[Haskell-beginners] deep seq and bang patterns
Emmanuel Touzery
etouzery at gmail.com
Tue Dec 25 19:07:33 CET 2012
Thank you. I think you are as clear as possible, and complete.
I do wonder though, isn't there an annotation or technique that would force
the parameters of a constructor to be evaluated to WHNF when the
constructor is evaluated? In my case i believe the constructor is evaluated
immediately because it's in a do block of the IO monad.
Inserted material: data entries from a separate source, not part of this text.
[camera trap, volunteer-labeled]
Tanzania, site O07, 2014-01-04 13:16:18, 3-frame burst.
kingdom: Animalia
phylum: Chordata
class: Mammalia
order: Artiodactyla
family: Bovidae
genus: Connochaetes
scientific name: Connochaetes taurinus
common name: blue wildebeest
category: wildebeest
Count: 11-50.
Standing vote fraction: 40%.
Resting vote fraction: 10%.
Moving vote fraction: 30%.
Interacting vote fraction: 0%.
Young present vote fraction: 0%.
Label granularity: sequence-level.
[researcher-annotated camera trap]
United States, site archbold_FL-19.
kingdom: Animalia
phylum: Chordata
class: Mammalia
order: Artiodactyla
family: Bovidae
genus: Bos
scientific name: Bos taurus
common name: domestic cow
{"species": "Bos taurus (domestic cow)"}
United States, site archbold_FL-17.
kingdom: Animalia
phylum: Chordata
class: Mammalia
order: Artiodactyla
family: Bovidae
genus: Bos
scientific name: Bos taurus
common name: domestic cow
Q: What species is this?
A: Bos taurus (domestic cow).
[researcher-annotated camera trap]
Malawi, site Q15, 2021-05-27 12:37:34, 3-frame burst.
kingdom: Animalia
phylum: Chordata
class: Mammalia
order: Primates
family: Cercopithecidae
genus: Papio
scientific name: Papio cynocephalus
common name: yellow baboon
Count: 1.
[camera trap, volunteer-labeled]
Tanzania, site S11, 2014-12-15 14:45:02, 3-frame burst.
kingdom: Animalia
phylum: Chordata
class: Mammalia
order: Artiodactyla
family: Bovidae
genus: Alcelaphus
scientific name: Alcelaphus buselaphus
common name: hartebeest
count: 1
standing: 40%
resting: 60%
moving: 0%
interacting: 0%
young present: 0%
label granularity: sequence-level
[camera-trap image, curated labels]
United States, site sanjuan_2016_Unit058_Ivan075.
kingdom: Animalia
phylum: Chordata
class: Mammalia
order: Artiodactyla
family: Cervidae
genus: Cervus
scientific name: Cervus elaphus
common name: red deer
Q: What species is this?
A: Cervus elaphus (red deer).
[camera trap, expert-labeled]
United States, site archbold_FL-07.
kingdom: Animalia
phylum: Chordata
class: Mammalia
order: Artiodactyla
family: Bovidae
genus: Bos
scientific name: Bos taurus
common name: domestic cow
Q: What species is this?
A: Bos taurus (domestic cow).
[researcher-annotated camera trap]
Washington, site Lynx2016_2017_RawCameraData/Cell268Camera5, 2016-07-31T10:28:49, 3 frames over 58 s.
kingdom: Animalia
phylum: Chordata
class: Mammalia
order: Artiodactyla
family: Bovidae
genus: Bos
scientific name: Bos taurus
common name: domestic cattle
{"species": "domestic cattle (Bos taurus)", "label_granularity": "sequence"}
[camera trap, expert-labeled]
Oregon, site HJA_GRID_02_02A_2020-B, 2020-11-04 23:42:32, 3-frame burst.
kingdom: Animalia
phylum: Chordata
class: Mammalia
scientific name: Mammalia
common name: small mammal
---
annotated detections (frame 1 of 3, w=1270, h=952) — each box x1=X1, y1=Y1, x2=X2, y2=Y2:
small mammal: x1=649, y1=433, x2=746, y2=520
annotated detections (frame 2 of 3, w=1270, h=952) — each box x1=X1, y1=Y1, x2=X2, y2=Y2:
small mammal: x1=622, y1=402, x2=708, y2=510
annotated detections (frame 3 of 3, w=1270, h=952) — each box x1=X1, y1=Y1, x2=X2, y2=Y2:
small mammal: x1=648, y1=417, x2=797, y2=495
I thought that's what the strictness annotations on the data members meant.
Thank you!
Emmanuel
On 25 Dec 2012 15:39, "Daniel Fischer" <daniel.is.fischer at googlemail.com>
wrote:
> On Dienstag, 25. Dezember 2012, 13:20:54, Emmanuel Touzery wrote:
> > to be clear: I definitely have strict evaluation now. It works. And it
> > helped me to fix my bug (it's fixed now).
> >
> > But I think that to actually get strict evaluation I needed BOTH bang
> > patterns AND deep seq, at that same time... Which seems strange to me, I
> > would think that either would suffice.
>
> You need a bit less than what you (seem to) have.
>
> First, though,
>
> {-# LANGUAGE BangPatterns #-}
>
> data TvShow = TvShow
> {
> channel :: Channel,
> title :: !T.Text,
> startTime :: !T.Text,
> summary :: !T.Text
> }
> deriving (Eq, Show)
>
> the `!'s here are not bang patterns, they are strictness annotations on
> fields, and supported without extensions (Haskell2010, Haskell98, and
> presumably also earlier versions).
>
> Defining TvShow with strict fields for title, startTime and summary makes
> sure
> these fields are evaluated (to WHNF, but in case of `Data.Text`, that means
> fully evaluated) **when the TvShow value is evaluated to WHNF**.
>
> But when the value isn't evaluated, as in
>
> do ...
> let result = someFunction some arguments
> return result
>
> result remains a thunk, and thus its fields are not evaluated, even if
> marked
> strict.
>
> A simple
>
> return $! result
>
> to force evaluation of result to WHNF suffices to require the fields
> (except
> the `channel' field that's not marked strict) being evaluated.
>
> instance NFData TvShow
>
> that means you make TvShow an instance using the default implementation of
> `rnf', which is
>
> rnf a = a `seq` ()
>
> In other words, with that instance, deepseq is exactly the same as seq for
> TvShow values, and ($!!) the same as ($!). Neither involves any of the
> fields.
>
> So what you have is exactly the same as strict fields + strict return
> (`return
> $! result'), although it looks like it would do more.
>
> The `return $!! result' alone (or `return $! result') without strictness
> annotations on the fields evaluates only the top-level constructor, TvShow.
>
> An NFData instance that would force the fields,
>
> instance NFData TvShow where
> rnf (TvShow c t st su) = c `seq` t `seq` st `seq` su `seq` ()
>
> (that one involves the `channel', you can leave that out to get the
> behaviour
> you have now) with a
>
> return $!! result
>
> would achieve the evaluation without strictness annotations on the fields.